The fact that lateral force consistently decreases in the presence of FF for all subtasks indicates less overlap between the control polygon and obstacles on the danger map and therefore a safer navigation. This is to be expected, as the FF would exert forces on the input device inducing the subject to adjust the commanded trajectory in such a way that the overlap with obstacles is minimized. Despite the force feedback, the position drift of the TDPA brings a positive effect which was also found for measured force feedback in the telemanipulation setup of [17]. Since forces only appear in case of overlaps of the polygon with the obstacles, the position drift appears specifically in the presence thereof and prevents the overlap from increasing. In the absence of this feedback, the subjects are unhindered in commanding trajectories which intersect with obstacles.

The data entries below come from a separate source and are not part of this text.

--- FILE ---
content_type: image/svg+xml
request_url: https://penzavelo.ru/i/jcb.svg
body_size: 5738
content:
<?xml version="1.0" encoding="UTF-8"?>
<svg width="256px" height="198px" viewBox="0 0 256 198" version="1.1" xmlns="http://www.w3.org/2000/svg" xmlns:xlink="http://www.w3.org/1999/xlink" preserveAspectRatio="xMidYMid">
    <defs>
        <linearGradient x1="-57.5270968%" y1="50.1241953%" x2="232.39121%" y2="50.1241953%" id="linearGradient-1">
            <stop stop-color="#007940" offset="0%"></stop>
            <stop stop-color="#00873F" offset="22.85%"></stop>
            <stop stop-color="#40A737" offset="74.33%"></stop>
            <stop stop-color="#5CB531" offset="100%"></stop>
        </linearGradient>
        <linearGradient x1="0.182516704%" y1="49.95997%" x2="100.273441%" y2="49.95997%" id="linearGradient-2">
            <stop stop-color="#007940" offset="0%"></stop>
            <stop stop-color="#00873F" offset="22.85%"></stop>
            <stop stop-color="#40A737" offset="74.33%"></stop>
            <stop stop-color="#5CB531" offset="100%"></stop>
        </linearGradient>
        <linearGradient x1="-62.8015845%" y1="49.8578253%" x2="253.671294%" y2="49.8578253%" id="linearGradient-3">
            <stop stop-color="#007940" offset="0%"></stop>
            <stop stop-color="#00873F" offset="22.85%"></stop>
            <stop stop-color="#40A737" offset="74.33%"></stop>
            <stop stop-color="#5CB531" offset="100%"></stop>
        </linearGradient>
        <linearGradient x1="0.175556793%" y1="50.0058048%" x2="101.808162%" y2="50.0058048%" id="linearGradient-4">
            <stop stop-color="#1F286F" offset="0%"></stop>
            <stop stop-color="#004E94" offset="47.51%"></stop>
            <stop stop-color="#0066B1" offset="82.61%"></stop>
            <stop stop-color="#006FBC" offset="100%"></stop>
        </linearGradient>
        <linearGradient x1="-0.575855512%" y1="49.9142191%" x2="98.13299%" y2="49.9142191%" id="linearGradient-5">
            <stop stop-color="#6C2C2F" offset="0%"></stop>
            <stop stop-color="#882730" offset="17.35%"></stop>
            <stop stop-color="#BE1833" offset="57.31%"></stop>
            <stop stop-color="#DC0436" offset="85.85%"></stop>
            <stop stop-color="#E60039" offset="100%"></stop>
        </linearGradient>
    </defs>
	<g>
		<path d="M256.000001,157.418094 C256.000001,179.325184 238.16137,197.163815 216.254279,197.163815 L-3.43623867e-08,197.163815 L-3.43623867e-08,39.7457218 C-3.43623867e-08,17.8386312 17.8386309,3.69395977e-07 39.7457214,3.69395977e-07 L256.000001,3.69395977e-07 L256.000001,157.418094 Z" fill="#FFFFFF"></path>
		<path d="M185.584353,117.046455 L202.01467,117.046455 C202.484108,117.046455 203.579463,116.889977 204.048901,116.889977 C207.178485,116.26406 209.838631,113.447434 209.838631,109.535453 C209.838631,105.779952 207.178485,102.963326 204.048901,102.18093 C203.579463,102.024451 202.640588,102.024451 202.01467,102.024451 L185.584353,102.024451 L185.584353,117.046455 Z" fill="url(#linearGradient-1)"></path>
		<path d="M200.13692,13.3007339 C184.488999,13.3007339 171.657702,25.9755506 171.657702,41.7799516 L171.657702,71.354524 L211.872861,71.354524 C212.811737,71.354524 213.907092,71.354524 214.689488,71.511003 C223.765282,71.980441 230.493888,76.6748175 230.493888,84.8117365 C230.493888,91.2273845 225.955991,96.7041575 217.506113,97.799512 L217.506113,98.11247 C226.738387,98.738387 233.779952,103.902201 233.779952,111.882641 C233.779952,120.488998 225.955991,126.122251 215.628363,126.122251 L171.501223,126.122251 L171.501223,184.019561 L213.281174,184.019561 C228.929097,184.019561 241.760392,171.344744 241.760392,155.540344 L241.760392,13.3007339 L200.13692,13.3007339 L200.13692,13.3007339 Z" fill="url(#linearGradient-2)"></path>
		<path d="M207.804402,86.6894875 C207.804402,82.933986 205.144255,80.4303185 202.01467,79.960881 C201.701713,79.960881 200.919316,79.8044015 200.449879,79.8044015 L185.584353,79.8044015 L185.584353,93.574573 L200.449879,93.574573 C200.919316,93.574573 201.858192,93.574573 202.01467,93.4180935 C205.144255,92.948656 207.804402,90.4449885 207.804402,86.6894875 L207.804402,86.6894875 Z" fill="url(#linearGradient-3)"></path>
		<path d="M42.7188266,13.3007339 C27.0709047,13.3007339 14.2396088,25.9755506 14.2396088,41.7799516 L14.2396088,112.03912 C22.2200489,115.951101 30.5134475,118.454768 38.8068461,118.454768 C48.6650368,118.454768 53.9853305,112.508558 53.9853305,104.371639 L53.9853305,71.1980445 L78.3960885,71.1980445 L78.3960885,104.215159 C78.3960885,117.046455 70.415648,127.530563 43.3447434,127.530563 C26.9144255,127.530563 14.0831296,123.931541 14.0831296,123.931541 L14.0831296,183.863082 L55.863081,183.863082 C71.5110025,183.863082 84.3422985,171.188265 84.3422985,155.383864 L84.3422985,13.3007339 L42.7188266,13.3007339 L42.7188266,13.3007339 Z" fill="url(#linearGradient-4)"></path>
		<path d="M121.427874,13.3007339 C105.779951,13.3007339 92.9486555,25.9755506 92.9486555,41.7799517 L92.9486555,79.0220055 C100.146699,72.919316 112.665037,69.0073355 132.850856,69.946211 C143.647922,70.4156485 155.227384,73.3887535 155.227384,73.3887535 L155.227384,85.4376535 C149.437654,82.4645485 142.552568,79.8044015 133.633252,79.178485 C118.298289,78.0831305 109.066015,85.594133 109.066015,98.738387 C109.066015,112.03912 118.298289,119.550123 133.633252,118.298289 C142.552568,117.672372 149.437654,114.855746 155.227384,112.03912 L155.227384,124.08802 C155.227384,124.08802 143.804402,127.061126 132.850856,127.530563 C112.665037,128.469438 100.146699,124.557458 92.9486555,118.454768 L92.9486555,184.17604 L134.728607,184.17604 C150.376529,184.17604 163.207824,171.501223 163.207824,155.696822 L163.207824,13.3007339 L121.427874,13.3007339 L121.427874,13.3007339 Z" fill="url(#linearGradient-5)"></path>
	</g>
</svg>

The mean average velocity is consistently lower in the presence of FF. This indicates that the subjects tended to drive the rover more cautiously in this case. In fact, FF prevents the user to drive at higher velocities. The fact that the radius of curvature for subtask 2 tends to be higher in the presence of FF (ANOVA yields effect significance with p < .05), while the number of collision remains constant, shows that FF does provide the driver with information allowing for safe navigation even if closer to the outer rock formation. Interestingly, ANOVA shows no significant effect of the FF/noFF condition on completion time for subtask 1 and 2. When looking at this result, together with the reduced velocity in the presence of FF, this indicates that a more efficient path was followed using FF. Specifically, considering that the mean radius of curvature increases and mean velocity decreases in the presence of FF, the only way of explaining the absence of a significant difference in completion time is to infer that the subjects tended to change the commanded path curvature more often in the absence of FF, thus leading to a less efficient overall trajectory. In subtask 3, no significant effects of the FF condition were observed on the mean distance from the central rock formation. It would therefore seem that the FF/noFF condition has less bearing on navigation performance when confronted with convex structures, such as the one present in subtask 3. However, the lower incidence of lateral force in this subtask with FF, even though task completion was equivalent with or without FF, could be considered an index of safer navigation. These results show that some sensible benefits on rover navigation of using a force feedback setup with a fitting TDPA controller are measurable in a hard to navigate physical environment, even with sensible communication delays.